--- Available data ---

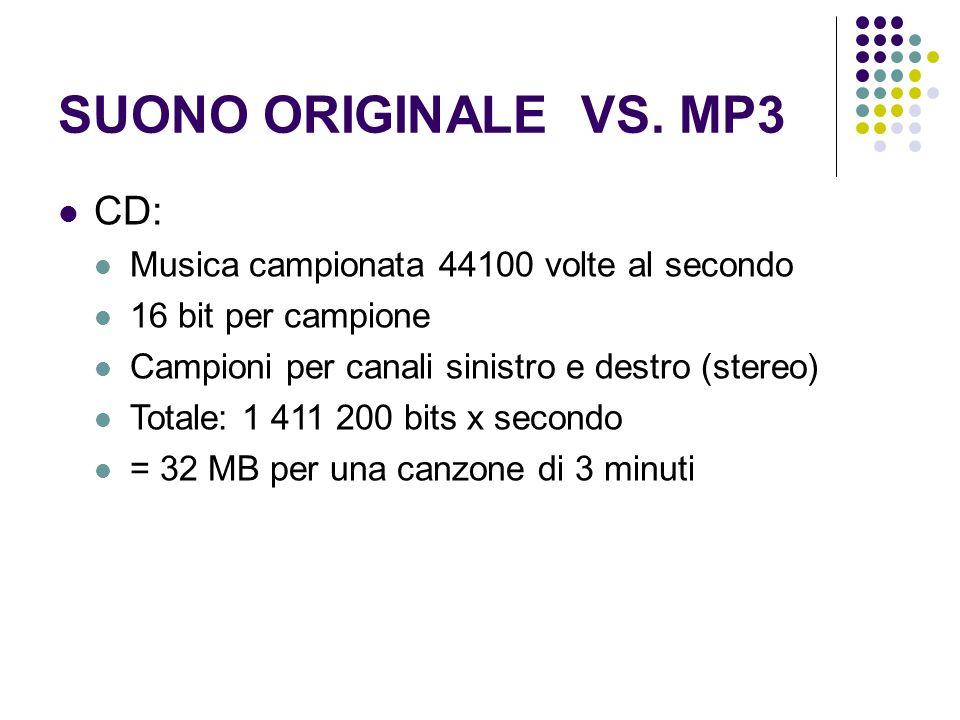 SUONO ORIGINALE VS. MP3 CD: Musica campionata 44100 volte al secondo 16 bit per campione Campioni per canali sinistro e destro (stereo) Totale: 1 411
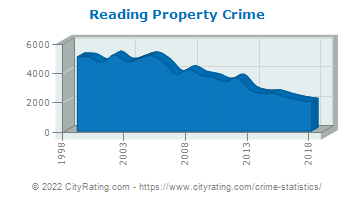 Reading Property Crime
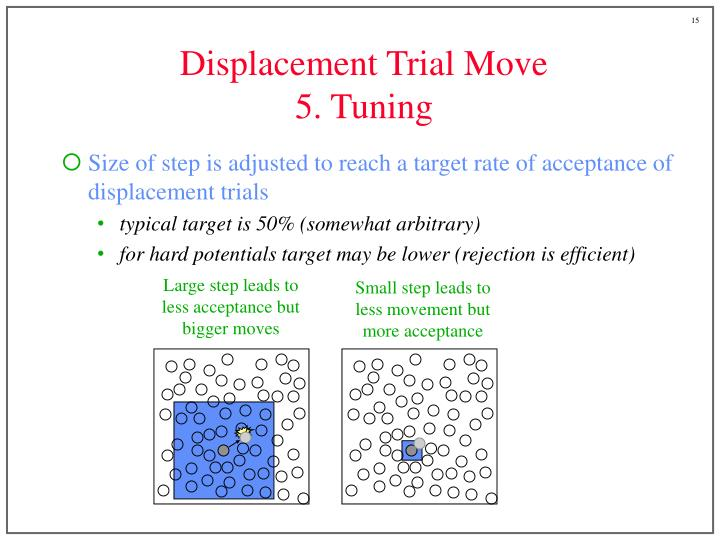Displacement Trial Move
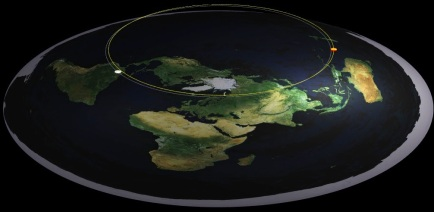 flat earth plane model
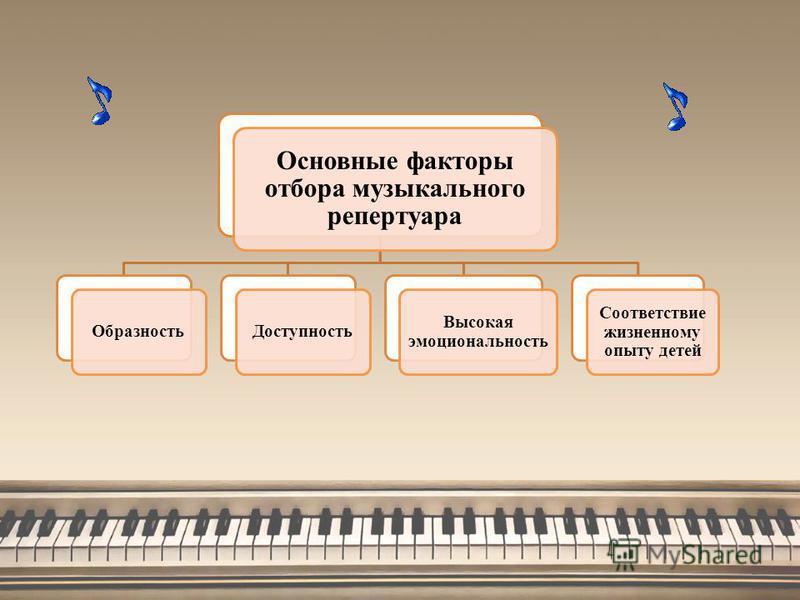 Основные факторы отбора музыкального репертуара Образность Доступность Высокая эмоциональность Соответствие жизненному опыту детей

---

### [Task item]
Your output should be exactly the lines of the records above from the one with "Reading Property Crime" through the last, both ends included, with pictures excluded.

### [Response below]
 Reading Property Crime
Displacement Trial Move
 flat earth plane model
 Основные факторы отбора музыкального репертуара Образность Доступность Высокая эмоциональность Соответствие жизненному опыту детей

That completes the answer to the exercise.